L’étude Sprint a inclus près de 9.300 hypertendus non diabétiques de plus de 50 ans ayant un niveau de risque cardiovasculaire élevé (âge > 75 ans, risque cardiovasculaire à 10 ans > 15% selon le score de Framingham, IR chronique, atteinte cardiovasculaire clinique ou infra-clinique). Ces patients ont été randomisés en 2 groupes, l’un avec un objectif tensionnel « classique » (PAS < 140 mm Hg ), l’autre visant une cible beaucoup plus ambitieuse (PAS < 120 mm de Hg).
Après un suivi de 3,26 ans, l’étude a été arrêtée de façon prématurée en raison d’un bénéfice clair observé dans le bras traitement intensif. Chez ces patients la PAS moyenne obtenue à la fin de l’étude était de 121 mm Hg vs 136 mm Hg dans le bras standard.
Ce contrôle strict de la pression artérielle était associé à une diminution franche de la morbimortalité des patients avec une réduction de 25 % du risque d’événements mesuré par un critère composite associant infarctus du myocarde, et autres syndromes coronaires aigus, AVC, insuffisance cardiaque et décès d’origine cardiovasculaire. Les auteurs rapportent également une diminution significative de la mortalité toute cause de 27 %.
Sans surprise, ces bénéfices allaient de pair avec une augmentation des effets indésirables avec davantage de syncopes, de troubles électrolytiques, mais aussi d’hypotensions. Cependant, « le fait de prendre la PA systématiquement en position debout dans cette étude a permis de limiter le phénomène », comme le souligne le Pr Jacques Blacher (médecin cardiologue à l’Hôtel Dieu de Paris) et co-auteur des dernières recommandations françaises sur l’HTA.

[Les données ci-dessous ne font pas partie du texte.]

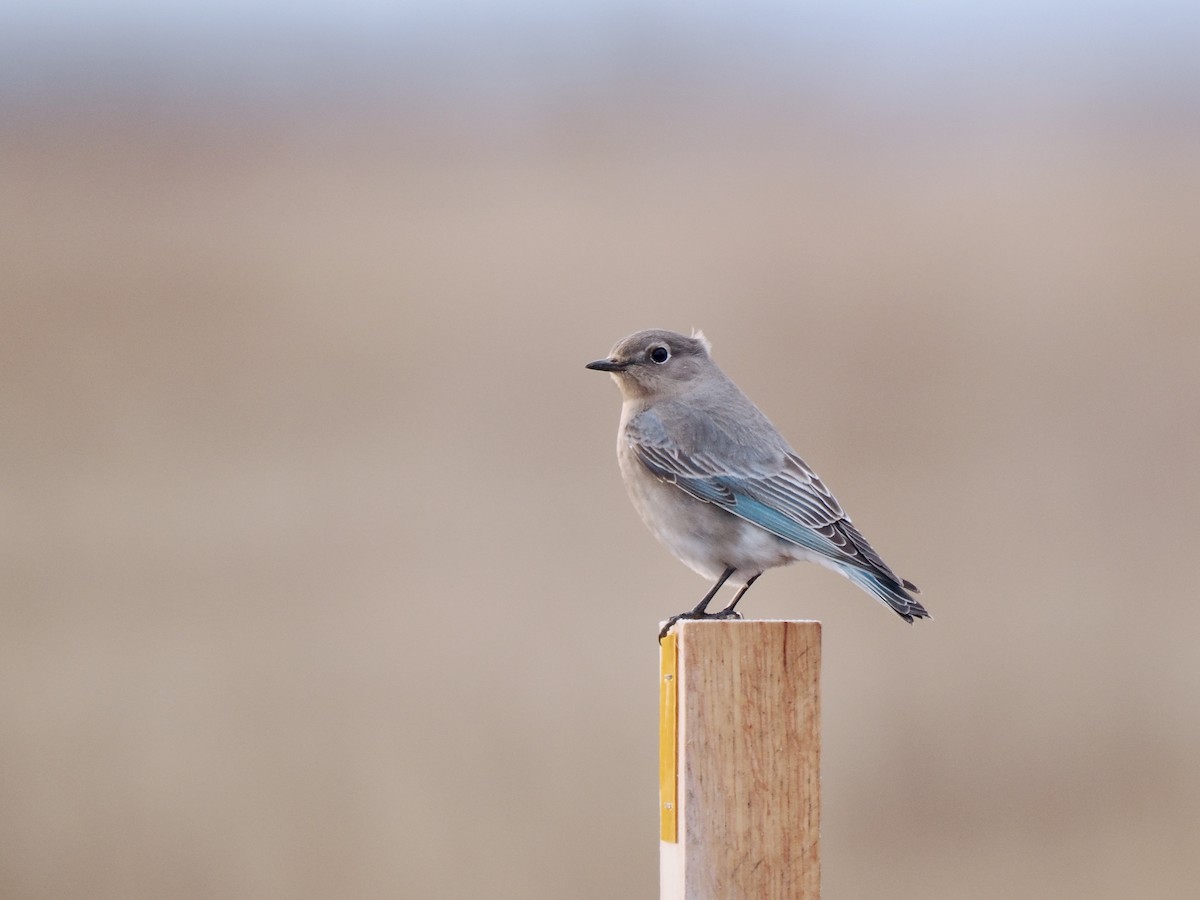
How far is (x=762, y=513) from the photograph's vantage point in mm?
5336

Dans la méta-analyse du Lancet, les effets indésirables étaient également plus nombreux sous traitement intensif, avec un risque 3 fois plus élevé d’hypotensions. Mais pour le Pr Anthony Rodgers, co-auteur de l’étude « ces effets indésirables sont importants mais ne compensent pas les bénéfices d’une baisse importante de pression artérielle chez les patients à haut risque cardio-vasculaires ».

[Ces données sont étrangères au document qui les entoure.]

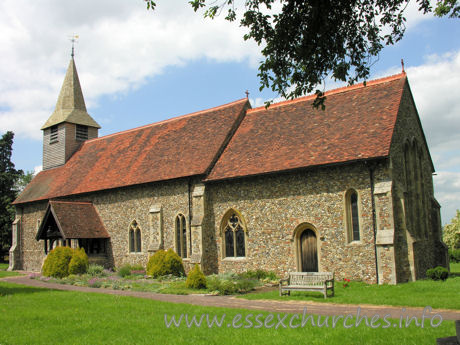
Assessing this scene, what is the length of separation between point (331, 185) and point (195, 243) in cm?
792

Faut-il alors réviser les recommandations et revoir à la baisse les objectifs tensionnels ?
« Plusieurs recommandations majeures sur la prise en charge de l'hypertension artérielle, y compris celles du Nice ou de l'European Society of Hypertension, ont récemment remonté les objectifs de pression artérielle de 130/85 mmHg à 140/90 mmHg pour les patients à haut risque. Mais nos données montrent clairement que le traitement de la pression artérielle à un niveau plus bas que les objectifs recommandés actuellement conduit à de meilleurs résultats », répond le Pr Rodgers.

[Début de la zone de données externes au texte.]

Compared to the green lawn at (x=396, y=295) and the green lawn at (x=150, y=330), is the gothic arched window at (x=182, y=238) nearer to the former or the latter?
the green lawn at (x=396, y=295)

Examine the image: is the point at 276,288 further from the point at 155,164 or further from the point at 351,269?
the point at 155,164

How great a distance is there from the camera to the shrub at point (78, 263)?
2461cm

Même constat pour l’étude Sprint qui selon ses auteurs, « apporte la preuve du bénéfice associé à un objectif tensionnel plus bas que ceux couramment recommandés ».
En France, les dernières recommandations de la SFHTA de 2013 préconisent d'obtenir une PAS comprise entre 130 et 139 mm Hg et une PAD < 90 mm Hg , y compris chez les diabétiques, les patients avec maladies rénales ou après une complication cardiovasculaire. Après 80 ans l'objectif de PAS est fixé à 150 mm Hg. « A l’époque, nous avions estimé que la différence de cible tensionnelle en fonction du niveau de risque n’avait pas lieu d’être ; aucune étude ne soutenant cela », explique le Pr Blacher. Depuis, l’étude Accord a échoué à mettre en évidence l’intérêt d’un contrôle tensionnel intensif chez le diabétique. En revanche, les données de l’étude Sprint – qui ne concerne pas les diabétiques - changent la donne pour les autres patients à risque. Et même s’ils demandent à être confirmés, « ces résultats feront probablement réfléchir les groupes de travail des prochaines recommandations sur l’HTA », reconnaît le Pr Blacher tout en mettant en garde contre toute précipitation.
D’autant que si le pas était franchit -et qu’un objectif tensionnel plus strict était retenu pour les hypertendus à risque tels ceux de l’étude Sprint -, « ce serait plus de 50% des hypertendus de plus de 50 ans qui seraient concernés ».